SciKnowEval: Evaluating Multi-level Scientific Knowledge of Large Language Models
Kehua Feng, Xinyi Shen, Weijie Wang, Xiang Zhuang, Yuqi Tang, Qiang Zhang, Keyan Ding
TL;DR
SciKnowEval presents a five-level framework for evaluating scientific knowledge in LLMs across biology, chemistry, physics, and materials. It builds a large-scale, multi-source 70K-question dataset via literature mining, QA refactoring, and database-to-text transformations, coupled with rigorous quality control. The benchmark reveals that proprietary and large open-source models achieve top performance, yet substantial gaps remain in reasoning and real-world application, especially in higher levels and safety tasks. Incremental domain-focused pretraining and large reasoning models show promise for improving scientific capabilities and safety, positioning SciKnowEval as a potential standard for evaluating and guiding future scientific LLM development.
Abstract
Large language models (LLMs) are playing an increasingly important role in scientific research, yet there remains a lack of comprehensive benchmarks to evaluate the breadth and depth of scientific knowledge embedded in these models.
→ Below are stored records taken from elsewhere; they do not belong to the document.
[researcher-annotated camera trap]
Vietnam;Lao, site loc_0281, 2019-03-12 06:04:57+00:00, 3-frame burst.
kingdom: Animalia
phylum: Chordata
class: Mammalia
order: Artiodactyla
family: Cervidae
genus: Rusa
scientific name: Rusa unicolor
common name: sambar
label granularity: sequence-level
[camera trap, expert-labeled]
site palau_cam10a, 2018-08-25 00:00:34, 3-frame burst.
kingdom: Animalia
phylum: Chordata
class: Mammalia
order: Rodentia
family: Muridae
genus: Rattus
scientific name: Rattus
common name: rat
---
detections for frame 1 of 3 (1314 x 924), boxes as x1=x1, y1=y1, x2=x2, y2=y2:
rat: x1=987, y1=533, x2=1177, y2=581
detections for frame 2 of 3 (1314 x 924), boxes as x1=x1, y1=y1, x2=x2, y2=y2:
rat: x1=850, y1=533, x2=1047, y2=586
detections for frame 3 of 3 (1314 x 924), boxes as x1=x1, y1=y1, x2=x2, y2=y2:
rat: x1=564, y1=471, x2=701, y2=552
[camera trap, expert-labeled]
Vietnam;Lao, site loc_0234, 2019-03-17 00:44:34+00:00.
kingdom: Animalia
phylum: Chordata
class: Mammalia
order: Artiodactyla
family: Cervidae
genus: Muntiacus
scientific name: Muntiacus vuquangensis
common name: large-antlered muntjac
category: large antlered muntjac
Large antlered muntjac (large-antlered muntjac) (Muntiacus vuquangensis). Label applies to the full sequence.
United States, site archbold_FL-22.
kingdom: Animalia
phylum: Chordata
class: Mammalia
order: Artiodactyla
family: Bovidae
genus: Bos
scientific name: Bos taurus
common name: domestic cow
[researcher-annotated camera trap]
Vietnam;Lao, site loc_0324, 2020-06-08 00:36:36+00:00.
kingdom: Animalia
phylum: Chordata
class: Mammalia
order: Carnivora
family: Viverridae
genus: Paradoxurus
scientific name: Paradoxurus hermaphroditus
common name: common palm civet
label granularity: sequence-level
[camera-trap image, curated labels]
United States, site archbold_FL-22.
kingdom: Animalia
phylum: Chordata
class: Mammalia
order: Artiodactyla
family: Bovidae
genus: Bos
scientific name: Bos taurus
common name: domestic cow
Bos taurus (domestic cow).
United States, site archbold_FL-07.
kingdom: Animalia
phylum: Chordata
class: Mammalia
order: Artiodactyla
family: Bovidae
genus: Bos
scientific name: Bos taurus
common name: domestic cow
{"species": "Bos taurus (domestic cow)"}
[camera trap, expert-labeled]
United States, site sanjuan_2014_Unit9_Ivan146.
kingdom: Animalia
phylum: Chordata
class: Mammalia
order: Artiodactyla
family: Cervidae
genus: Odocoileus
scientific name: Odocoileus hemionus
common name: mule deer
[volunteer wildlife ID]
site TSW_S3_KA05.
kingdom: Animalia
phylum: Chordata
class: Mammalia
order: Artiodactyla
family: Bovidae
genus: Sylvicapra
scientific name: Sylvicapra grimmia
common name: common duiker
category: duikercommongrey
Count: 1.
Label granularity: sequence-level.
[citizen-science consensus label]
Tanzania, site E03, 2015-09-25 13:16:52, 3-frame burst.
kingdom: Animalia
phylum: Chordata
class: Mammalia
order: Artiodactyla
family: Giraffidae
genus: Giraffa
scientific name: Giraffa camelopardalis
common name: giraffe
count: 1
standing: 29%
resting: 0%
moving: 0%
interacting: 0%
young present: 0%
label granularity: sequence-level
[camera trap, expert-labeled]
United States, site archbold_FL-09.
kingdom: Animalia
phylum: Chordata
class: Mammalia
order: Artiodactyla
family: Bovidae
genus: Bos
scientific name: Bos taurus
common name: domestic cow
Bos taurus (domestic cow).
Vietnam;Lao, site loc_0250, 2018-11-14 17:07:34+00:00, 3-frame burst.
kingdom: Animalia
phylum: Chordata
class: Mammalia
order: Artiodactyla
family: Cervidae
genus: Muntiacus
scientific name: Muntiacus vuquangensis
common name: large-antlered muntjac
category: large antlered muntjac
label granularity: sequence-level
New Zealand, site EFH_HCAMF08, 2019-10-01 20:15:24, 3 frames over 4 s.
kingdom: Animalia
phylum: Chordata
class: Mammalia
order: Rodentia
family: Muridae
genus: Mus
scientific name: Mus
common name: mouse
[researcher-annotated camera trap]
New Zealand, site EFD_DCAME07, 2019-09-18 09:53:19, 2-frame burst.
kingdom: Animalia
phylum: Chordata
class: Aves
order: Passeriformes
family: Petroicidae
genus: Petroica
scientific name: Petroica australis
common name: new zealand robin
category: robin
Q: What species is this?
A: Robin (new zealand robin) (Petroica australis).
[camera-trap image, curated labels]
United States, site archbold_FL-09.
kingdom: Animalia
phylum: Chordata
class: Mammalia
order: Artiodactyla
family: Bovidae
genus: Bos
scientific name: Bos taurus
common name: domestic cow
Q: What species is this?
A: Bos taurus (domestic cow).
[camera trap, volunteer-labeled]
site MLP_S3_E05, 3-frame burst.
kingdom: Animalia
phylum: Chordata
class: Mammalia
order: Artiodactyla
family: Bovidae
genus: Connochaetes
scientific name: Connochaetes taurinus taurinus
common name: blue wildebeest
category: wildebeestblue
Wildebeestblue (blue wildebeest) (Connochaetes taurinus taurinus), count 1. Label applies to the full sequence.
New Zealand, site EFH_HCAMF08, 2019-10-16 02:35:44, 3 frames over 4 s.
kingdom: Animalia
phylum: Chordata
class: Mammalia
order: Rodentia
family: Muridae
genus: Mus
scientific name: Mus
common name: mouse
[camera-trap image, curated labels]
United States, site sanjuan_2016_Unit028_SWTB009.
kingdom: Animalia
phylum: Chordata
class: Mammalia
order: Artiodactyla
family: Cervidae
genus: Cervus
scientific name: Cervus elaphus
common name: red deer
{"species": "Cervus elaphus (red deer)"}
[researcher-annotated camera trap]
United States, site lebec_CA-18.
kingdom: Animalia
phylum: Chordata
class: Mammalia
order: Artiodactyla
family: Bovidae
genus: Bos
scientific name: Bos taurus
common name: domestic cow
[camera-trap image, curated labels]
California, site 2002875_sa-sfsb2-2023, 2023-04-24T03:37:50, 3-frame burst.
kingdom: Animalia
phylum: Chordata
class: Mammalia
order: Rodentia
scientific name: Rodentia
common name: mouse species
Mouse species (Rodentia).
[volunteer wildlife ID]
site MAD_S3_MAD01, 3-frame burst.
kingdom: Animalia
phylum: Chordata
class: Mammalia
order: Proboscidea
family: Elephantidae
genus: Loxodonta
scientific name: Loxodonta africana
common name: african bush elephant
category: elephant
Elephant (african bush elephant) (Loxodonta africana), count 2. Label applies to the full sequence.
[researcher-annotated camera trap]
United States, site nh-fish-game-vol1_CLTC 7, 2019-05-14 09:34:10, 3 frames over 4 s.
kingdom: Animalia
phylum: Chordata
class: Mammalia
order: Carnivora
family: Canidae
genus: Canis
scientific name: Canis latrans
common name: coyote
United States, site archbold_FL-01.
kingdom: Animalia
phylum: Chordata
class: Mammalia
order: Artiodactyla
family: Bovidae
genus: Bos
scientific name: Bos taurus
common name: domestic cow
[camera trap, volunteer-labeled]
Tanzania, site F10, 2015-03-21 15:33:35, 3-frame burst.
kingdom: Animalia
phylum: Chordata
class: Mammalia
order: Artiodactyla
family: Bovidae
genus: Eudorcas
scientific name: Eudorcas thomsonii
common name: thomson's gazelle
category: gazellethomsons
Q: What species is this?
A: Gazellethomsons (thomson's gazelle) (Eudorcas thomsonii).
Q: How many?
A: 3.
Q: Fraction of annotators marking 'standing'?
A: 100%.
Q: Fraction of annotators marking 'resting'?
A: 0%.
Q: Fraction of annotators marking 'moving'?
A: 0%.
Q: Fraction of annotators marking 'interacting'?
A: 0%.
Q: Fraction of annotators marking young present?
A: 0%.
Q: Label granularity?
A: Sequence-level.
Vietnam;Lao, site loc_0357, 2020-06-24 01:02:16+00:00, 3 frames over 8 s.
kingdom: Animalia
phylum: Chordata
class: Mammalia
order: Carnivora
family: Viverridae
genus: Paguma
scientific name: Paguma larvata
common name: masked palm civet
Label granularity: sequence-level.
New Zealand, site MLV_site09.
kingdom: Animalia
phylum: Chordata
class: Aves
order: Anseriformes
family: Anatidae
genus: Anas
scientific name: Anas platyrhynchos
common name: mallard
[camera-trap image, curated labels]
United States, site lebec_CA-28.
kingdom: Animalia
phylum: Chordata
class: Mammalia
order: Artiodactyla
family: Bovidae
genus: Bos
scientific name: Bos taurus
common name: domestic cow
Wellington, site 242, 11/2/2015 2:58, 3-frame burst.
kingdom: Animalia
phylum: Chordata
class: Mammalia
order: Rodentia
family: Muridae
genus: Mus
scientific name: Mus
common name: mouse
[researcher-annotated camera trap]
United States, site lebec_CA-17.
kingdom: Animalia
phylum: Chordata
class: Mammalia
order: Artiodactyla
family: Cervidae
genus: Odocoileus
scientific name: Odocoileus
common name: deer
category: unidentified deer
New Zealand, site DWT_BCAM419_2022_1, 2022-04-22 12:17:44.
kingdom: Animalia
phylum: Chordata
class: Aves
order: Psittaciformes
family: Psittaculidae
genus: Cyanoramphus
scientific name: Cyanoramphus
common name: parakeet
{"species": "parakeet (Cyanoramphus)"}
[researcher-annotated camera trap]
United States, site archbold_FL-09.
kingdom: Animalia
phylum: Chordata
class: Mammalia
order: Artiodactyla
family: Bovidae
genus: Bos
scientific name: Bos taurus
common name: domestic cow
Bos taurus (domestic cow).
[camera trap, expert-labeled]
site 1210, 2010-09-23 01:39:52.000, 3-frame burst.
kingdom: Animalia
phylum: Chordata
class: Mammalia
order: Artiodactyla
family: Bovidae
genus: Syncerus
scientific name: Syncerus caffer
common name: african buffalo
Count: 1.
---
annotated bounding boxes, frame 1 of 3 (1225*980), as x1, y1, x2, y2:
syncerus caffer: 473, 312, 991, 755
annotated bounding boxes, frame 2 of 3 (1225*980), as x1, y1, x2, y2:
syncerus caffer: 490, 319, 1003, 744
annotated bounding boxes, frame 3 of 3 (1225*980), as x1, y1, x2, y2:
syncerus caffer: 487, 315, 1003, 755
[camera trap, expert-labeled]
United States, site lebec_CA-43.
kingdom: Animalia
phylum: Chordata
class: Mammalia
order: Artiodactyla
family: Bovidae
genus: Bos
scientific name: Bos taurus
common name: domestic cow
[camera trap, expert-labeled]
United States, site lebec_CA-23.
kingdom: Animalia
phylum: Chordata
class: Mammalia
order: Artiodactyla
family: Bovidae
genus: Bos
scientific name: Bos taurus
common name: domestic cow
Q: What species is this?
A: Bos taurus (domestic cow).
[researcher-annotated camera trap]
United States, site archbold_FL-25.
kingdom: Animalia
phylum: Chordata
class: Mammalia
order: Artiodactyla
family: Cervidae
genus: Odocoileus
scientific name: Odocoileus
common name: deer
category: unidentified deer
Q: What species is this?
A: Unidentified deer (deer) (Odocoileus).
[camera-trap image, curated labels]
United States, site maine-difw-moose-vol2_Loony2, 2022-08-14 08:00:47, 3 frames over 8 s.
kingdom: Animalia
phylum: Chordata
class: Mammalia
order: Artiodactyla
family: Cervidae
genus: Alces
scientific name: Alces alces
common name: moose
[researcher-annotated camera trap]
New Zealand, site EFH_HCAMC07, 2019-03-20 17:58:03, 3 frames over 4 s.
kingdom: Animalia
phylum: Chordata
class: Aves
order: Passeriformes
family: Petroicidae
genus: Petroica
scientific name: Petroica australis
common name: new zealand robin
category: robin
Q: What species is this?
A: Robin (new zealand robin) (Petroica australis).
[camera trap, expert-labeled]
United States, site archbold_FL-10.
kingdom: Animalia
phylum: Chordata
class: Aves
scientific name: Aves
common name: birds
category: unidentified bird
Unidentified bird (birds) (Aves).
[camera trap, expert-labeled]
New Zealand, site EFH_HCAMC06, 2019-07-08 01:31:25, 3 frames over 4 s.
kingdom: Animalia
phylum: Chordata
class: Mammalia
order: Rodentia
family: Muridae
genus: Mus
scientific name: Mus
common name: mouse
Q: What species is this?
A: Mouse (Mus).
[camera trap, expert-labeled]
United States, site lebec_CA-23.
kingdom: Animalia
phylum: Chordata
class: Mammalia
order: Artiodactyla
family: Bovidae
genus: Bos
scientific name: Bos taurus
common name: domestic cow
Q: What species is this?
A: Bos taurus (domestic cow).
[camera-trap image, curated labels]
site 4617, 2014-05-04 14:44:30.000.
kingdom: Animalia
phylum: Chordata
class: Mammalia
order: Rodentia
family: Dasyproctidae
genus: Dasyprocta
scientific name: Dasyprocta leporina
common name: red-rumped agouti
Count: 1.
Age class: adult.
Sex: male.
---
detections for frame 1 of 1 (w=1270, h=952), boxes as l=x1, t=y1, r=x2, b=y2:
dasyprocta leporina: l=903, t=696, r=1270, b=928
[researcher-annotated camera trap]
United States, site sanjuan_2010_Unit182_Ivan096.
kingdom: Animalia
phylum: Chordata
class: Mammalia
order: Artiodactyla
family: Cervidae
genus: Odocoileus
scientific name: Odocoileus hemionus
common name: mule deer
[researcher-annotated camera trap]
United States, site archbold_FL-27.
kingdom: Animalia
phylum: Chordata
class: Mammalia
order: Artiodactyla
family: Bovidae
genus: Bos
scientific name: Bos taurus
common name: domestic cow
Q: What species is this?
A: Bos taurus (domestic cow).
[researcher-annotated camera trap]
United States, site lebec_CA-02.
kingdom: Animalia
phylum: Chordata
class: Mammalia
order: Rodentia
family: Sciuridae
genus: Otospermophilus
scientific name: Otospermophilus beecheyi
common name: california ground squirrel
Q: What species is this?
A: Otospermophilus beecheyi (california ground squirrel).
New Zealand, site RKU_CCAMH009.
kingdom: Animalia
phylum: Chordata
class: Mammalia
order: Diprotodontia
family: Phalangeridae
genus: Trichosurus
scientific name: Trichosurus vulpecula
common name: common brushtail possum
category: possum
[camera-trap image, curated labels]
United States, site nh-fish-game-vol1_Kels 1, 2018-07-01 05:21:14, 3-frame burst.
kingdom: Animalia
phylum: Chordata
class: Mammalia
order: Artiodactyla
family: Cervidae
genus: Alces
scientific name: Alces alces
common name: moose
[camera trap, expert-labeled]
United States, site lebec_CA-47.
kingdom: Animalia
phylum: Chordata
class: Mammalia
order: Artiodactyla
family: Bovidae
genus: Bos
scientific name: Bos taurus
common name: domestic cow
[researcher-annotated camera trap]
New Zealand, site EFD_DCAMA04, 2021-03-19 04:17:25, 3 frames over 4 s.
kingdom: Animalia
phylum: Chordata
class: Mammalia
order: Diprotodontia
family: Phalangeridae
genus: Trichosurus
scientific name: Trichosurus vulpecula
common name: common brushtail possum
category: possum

To address this gap, we introduce SciKnowEval, a large-scale dataset designed to systematically assess LLMs across five progressive levels of scientific understanding: memory, comprehension, reasoning, discernment, and application. SciKnowEval comprises 28K multi-level questions and solutions spanning biology, chemistry, physics, and materials science. Using this benchmark, we evaluate 20 leading open-source and proprietary LLMs. The results show that while proprietary models often achieve state-of-the-art performance, substantial challenges remain -- particularly in scientific reasoning and real-world application. We envision SciKnowEval as a standard benchmark for evaluating scientific capabilities in LLMs and as a catalyst for advancing more capable and reliable scientific language models.